#### [SOURCE TEXT]
_ _ _ _
Data-transfer rates are continually increasing, carrying more data from node to node within a network, or from point to point within a system. As a result, generic field-programmable logic arrays cannot meet the performance demanded by high-speed serial data interfaces.
Standalone serializer/deserializer (SERDES) chips can provide the interface between the multigigabit serial channels and the parallel digital logic. Yet these circuits consume extra board space and power while offering a fixed-function solution. With all of the evolving networking, telecommunications, and data communications standards, designers would opt for a more flexible solution. They would prefer to "tune" the interface at the last possible point, just prior to shipping products.
To meet such demanding requirements, QuickLogic has combined the high-speed programmable-logic architecture of its recently released Eclipse FPGA family with dedicated, on-chip, configurable SERDES blocks. The result of this work is the QuickSD family of antifuse-based FPGAs, which the company refers to as embedded-system platforms (ESPs).
There will be three chips in the initial family, the QL81SD, 82SD, and 84SD. The QL81SD has six SERDES channels and 334k system gates, while the QL82SD has eight SERDES ports and 536 kgates. Available with the QL84SD are eight SERDES ports and 658 kgates. Each SERDES port can operate at data speeds of up to 1 Gbit/s and is OC-12 (622 MHz) compatible for use in SONET applications.
In addition to the high-speed serial ports, the QuickSD chips come with two programmable SERDES clock circuits that can provide high-speed clocks if timing information is not embedded in the data. Also included on the chips are two high-speed programmable PLLs, 24 to 36 blocks (2304 bits/block) of dual-ported SRAM, and 12 to 18 quad-port multiplier-accumulator (QMAC) blocks (Fig. 1). The QMAC blocks are part of the intellectual property QuickLogic developed for its QuickDSP FPGA family. They can greatly accelerate DSP-type computations such as those found in wireless basestations and many other applications.
The resulting aggregate bandwidth on the SERDES interfaces totals 8 Gbits/s. Such high-performance, flexible circuitry can readily tackle the data movement and processing needs of systems performing data transmission, image processing, and other tasks. It can even form the heart of a virtual backplane or crosspoint switch to replace wide, high-speed buses.
To achieve high data rates with minimal noise, the fast, custom-designed serial interfaces employ low-voltage differential signaling. The LVDS interfaces on the SERDES ports can actually reach data rates well in excess of the 622 Mbits/s specified by the OC-12 standard.
At top speed, the LVDS I/O pins can operate at 1 Gbit/s, which pushes the overall total data throughput far above 8 Gbits/s. To keep pace with the recovered/transmitted data, the on-chip memory blocks have to be fast. They're specified for operation at access rates of up to 300 MHz.
_ _ _ _
#### [DATASET EXTRACT]
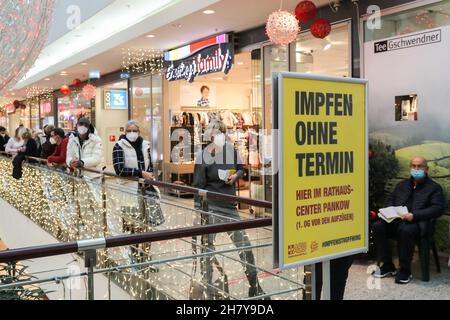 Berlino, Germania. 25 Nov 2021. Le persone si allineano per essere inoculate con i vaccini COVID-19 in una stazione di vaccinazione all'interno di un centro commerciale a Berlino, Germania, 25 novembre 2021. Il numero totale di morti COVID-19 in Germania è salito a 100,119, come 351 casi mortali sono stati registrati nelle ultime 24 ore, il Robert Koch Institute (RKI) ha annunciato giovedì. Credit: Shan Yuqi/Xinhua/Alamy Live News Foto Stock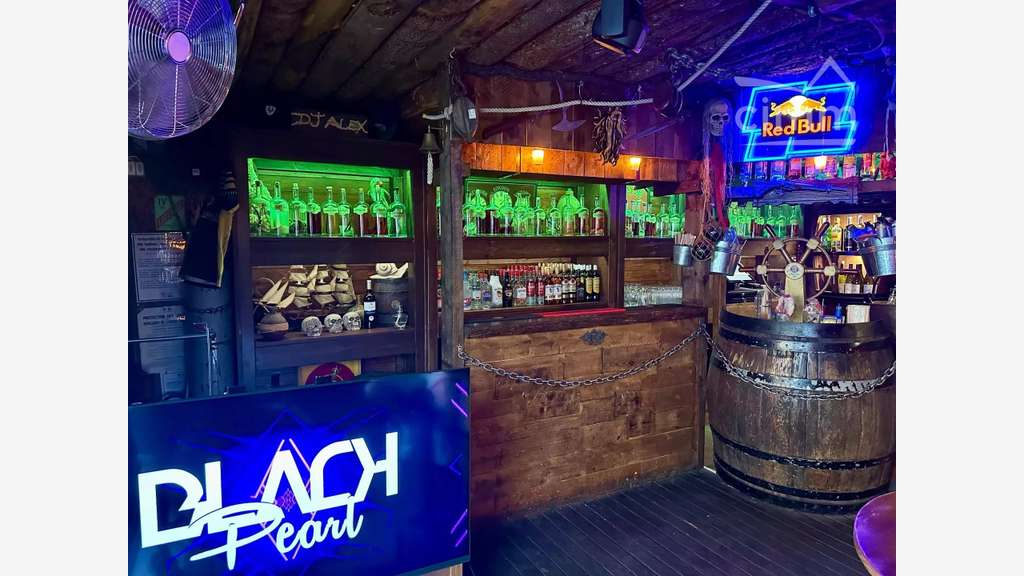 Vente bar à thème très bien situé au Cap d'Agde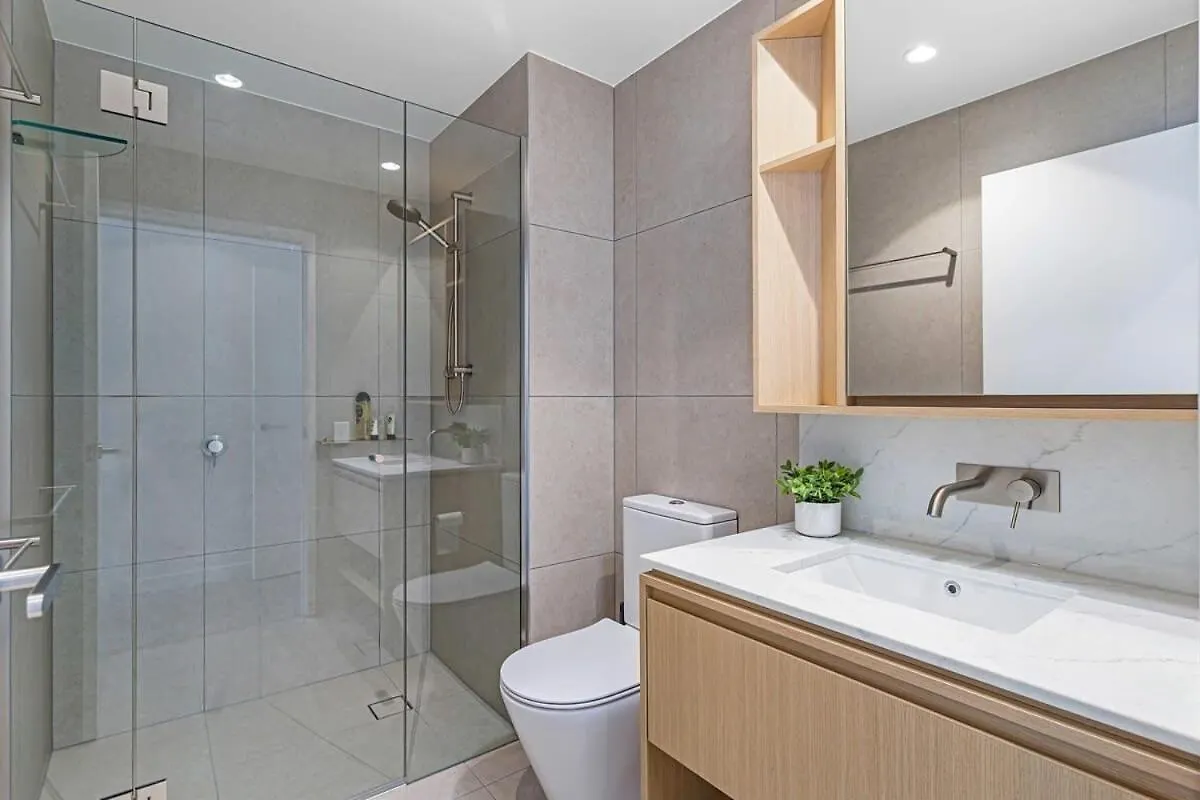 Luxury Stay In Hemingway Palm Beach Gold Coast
_ _ _ _
#### [PROBLEM REQUIREMENTS]
In the text on QuickSD FPGAs, what access rate are the on-chip memory blocks specified to reach? You don't need the material here.

#### [COMPLETED EXERCISE]
Up to 300 MHz.